NFU Mutual has come up with a list of tips for farmers, in response to the Met Office’s warning that this winter may be colder than average.
Sid Gibson pointed out that country properties tended to be particularly vulnerable to storm and freeze damage.
“They are often in isolated locations where they are exposed to the full force of the elements, and unlike urban properties they rarely have other buildings around them to provide a degree of protection from the worst winter weather.
“As well as damage to the property itself, rural homes are at greater risk of disruption to their power supply when exposed electricity cables are brought down by high winds – or the weight of snow on the lines.
Mr Gibson said the first priority should be to keep homes well maintained.
“Keeping up to date with repairs like fixing loose slates and re-pointing chimneys can prevent major damage if storm force winds strike or there is a heavy snow fall,” he said.
“The same applies to garages, outbuildings and commercial buildings where loose or damaged sheeting can lead to the loss of a building in a severe storm.”

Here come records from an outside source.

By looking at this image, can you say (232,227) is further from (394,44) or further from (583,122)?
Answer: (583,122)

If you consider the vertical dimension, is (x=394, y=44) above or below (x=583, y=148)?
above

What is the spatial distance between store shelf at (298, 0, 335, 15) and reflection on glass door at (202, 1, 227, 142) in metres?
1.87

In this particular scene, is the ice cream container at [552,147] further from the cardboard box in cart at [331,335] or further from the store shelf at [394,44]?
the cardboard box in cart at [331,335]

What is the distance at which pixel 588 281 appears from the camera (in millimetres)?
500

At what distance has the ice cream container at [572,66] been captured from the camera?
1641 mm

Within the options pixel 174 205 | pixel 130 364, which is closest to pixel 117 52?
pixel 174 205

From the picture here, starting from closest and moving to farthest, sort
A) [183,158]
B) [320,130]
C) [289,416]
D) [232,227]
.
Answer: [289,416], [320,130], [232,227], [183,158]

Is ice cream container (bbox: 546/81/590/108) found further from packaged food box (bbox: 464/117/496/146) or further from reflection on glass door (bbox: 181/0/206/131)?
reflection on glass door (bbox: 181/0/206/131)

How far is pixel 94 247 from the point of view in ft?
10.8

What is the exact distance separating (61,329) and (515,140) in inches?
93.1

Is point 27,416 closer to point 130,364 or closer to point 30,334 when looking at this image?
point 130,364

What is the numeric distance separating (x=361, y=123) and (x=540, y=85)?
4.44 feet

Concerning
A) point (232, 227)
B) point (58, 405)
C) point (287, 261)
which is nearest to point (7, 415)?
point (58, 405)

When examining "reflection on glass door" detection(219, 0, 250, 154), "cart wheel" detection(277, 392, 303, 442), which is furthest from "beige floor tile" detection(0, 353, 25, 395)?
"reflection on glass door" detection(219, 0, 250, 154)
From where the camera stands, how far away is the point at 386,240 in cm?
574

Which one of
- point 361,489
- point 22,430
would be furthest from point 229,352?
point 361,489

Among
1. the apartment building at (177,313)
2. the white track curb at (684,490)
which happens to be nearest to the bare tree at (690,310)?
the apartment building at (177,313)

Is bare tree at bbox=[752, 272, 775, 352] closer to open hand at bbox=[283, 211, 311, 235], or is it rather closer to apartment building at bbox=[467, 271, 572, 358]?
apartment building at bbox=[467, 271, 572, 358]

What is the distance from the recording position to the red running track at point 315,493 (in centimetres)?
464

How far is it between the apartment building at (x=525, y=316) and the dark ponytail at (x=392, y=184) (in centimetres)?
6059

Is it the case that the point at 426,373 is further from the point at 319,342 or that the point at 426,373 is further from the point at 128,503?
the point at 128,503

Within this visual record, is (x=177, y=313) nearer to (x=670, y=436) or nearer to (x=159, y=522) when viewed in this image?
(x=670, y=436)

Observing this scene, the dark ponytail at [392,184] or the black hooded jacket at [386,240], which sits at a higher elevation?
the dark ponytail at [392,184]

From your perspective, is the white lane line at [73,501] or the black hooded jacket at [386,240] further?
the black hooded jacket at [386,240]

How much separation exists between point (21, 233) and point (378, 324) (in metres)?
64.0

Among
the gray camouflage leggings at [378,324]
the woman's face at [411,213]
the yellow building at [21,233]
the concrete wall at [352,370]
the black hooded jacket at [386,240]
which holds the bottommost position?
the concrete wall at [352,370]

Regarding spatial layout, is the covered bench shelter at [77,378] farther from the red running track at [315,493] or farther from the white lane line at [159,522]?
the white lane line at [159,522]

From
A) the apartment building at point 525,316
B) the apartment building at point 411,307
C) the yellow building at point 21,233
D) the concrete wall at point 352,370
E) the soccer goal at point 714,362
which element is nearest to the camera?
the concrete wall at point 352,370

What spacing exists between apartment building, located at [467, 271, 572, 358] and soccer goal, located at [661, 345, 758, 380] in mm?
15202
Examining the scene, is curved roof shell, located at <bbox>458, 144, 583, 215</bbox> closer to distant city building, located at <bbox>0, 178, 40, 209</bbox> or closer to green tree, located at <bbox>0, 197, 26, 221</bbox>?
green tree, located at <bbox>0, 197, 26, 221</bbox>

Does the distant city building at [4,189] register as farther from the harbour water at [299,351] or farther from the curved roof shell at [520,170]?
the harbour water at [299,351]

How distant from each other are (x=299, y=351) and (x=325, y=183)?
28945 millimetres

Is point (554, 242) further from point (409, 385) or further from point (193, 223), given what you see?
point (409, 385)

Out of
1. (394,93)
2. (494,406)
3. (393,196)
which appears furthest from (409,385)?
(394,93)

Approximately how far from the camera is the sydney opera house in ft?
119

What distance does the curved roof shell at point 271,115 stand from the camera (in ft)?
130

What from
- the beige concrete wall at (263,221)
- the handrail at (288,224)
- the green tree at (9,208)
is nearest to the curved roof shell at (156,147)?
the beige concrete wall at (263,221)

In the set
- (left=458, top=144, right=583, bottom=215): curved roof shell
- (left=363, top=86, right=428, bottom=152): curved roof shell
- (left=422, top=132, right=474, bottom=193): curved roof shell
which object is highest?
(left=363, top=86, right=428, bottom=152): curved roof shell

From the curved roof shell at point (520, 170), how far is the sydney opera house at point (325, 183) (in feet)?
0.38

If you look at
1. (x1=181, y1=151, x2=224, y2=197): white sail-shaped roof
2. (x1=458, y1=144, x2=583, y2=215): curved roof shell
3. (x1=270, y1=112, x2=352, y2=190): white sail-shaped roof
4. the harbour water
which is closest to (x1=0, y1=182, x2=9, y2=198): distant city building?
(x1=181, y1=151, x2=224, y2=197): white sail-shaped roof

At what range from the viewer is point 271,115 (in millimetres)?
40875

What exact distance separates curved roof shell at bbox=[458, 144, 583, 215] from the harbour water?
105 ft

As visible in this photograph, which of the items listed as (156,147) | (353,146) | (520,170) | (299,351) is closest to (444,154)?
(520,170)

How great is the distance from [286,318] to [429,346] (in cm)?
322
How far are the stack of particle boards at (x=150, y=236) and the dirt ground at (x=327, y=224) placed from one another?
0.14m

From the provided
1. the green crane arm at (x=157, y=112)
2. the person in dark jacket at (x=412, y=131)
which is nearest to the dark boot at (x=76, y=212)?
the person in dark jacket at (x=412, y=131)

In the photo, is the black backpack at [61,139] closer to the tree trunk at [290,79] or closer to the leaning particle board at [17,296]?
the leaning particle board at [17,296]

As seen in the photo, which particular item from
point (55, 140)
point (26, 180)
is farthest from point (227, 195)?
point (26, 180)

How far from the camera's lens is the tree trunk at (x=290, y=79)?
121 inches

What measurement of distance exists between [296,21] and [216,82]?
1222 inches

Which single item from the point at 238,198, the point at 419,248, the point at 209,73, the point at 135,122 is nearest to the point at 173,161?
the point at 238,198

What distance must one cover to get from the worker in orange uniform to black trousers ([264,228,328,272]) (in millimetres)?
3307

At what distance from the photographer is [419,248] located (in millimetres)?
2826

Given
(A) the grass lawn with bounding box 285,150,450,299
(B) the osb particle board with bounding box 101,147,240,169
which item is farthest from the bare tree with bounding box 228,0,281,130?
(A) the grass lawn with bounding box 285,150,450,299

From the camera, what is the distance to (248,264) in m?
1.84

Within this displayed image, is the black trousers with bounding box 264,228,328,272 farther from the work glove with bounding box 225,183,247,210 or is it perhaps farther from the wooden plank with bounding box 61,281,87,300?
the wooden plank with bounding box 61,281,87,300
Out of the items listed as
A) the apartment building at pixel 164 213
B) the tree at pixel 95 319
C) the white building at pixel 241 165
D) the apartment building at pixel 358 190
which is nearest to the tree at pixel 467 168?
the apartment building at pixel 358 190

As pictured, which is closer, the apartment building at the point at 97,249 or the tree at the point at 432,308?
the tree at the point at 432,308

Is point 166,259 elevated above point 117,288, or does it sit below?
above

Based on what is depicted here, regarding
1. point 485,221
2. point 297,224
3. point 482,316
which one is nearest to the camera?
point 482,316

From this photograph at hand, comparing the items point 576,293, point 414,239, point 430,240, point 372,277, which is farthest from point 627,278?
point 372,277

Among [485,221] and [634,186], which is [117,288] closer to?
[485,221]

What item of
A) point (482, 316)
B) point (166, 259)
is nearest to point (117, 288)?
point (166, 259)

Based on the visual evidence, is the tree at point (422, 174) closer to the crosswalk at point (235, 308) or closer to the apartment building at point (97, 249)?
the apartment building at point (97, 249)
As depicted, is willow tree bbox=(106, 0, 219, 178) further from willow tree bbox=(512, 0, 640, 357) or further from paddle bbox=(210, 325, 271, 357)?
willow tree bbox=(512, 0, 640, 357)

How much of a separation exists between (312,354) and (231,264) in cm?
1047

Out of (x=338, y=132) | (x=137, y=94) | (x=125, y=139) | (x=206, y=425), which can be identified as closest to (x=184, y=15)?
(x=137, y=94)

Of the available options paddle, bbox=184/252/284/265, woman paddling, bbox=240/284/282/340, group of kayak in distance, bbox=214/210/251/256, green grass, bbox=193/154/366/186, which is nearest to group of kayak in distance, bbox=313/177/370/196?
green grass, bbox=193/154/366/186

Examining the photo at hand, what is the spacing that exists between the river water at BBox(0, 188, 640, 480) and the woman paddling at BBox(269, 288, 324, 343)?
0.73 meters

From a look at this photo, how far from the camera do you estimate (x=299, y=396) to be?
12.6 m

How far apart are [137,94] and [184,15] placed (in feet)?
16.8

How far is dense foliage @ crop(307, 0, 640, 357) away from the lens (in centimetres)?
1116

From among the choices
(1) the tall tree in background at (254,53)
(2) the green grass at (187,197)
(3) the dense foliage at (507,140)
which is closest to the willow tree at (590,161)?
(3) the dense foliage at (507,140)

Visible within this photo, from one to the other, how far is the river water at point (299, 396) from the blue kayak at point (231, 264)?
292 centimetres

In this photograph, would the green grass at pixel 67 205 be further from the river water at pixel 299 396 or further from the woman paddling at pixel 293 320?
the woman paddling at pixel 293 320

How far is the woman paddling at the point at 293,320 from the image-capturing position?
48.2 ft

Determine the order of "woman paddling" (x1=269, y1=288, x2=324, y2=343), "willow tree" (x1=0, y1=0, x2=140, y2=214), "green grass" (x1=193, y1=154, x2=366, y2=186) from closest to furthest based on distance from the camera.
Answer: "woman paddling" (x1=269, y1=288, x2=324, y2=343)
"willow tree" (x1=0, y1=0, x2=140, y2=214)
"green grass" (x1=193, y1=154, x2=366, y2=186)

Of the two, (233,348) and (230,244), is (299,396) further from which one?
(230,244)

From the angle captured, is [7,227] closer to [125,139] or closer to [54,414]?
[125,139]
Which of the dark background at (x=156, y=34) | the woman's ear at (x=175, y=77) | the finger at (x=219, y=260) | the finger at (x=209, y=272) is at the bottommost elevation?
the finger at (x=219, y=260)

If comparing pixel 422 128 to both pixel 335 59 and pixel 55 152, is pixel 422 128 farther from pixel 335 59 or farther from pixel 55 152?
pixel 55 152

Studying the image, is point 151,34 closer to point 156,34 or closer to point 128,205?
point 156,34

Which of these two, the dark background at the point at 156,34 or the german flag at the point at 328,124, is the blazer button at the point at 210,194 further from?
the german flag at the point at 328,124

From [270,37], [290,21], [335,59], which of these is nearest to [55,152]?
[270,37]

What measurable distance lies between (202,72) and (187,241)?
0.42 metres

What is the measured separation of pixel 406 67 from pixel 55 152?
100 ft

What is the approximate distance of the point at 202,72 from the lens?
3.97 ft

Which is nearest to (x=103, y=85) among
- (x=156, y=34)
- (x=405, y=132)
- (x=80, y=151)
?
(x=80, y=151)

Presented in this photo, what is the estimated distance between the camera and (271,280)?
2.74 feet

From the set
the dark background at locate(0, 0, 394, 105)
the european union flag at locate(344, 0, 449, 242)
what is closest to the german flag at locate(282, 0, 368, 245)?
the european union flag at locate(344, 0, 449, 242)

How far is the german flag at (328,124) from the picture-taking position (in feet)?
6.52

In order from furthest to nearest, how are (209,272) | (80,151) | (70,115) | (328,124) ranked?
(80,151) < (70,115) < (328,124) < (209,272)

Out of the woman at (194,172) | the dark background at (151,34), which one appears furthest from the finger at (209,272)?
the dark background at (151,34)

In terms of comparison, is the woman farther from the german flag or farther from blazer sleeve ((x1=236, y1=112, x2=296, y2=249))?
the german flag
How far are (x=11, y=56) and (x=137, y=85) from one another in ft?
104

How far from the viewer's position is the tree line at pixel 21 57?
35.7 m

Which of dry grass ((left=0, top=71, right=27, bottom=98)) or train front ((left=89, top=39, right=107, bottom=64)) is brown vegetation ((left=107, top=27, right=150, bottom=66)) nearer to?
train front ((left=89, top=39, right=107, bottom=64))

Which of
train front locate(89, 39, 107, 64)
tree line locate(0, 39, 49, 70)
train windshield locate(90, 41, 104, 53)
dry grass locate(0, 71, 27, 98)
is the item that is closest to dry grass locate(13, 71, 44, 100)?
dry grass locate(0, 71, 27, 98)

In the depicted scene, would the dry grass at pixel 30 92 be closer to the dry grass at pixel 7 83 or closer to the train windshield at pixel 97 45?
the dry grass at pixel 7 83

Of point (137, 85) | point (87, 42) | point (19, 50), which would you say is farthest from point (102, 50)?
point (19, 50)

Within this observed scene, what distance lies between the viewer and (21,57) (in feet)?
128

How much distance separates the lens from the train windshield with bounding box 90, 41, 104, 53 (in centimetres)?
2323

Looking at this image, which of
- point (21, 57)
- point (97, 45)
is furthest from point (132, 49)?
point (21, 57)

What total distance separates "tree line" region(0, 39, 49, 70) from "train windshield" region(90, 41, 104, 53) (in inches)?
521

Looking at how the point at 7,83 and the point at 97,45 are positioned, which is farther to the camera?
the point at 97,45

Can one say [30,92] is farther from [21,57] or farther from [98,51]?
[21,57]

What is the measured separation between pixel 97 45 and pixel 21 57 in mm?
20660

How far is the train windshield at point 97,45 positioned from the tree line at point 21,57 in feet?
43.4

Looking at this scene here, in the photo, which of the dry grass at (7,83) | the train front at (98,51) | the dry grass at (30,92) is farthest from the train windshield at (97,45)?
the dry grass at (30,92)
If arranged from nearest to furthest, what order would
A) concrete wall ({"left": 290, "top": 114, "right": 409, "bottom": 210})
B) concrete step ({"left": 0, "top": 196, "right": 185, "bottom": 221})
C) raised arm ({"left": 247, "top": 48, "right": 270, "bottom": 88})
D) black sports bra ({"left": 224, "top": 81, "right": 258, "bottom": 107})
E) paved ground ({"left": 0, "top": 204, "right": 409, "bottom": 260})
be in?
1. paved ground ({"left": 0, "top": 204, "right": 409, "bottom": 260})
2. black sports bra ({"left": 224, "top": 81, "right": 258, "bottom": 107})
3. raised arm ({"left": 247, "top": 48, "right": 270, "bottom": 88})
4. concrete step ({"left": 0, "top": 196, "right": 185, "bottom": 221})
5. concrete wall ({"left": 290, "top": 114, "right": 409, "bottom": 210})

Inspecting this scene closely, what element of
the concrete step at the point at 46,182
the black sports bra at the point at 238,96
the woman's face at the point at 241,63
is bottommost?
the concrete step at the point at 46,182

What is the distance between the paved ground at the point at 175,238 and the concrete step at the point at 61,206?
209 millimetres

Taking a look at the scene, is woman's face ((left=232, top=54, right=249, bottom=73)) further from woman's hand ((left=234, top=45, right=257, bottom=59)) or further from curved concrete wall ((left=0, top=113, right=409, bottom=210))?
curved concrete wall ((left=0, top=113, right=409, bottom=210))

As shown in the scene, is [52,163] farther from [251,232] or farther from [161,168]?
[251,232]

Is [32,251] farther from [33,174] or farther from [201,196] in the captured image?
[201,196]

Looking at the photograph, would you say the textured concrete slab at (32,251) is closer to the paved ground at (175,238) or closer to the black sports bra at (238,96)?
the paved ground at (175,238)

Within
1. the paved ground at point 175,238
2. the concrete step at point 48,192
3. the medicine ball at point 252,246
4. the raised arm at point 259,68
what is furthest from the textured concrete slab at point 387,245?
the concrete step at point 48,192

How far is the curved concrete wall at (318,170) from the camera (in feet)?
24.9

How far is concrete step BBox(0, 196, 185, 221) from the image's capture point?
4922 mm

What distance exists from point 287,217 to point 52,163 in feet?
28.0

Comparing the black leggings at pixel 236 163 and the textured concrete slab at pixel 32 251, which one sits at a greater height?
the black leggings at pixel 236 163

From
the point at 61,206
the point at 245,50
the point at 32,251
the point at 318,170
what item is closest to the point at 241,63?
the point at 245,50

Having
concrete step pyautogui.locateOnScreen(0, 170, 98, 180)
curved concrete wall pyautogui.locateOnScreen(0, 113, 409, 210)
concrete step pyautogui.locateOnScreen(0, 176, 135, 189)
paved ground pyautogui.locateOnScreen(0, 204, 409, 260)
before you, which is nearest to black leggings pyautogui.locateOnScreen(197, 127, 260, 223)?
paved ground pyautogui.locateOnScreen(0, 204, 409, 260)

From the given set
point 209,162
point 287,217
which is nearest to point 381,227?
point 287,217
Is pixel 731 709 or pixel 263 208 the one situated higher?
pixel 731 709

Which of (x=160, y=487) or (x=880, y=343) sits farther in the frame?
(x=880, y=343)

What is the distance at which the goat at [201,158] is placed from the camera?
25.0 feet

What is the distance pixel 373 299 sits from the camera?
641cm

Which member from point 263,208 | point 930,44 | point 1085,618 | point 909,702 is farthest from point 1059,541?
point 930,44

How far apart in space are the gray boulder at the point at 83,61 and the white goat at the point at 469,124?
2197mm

Mr Gibson said was also important to regularly check the condition of trees on a farmer’s land – and to take action if they are in a dangerous state.
Burst pipes were a problem that could cause tremendous damage to the furnishings and fabric of homes so it was well worth having insulation checked over before winter set in.
“Unlagged pipes in lofts which have been insulated are the most common cause of burst pipes but homes which are left unoccupied and empty holiday cottages are also at risk.
“Many people have recently put in extra insulation to control their heating costs as fuel prices rise. This can mean that pipes and water tanks in loft spaces become exposed to lower temperatures as they are usually situated above the insulation.
“So if you put in more insulation, make sure that tanks and pipes get extra insulation too.”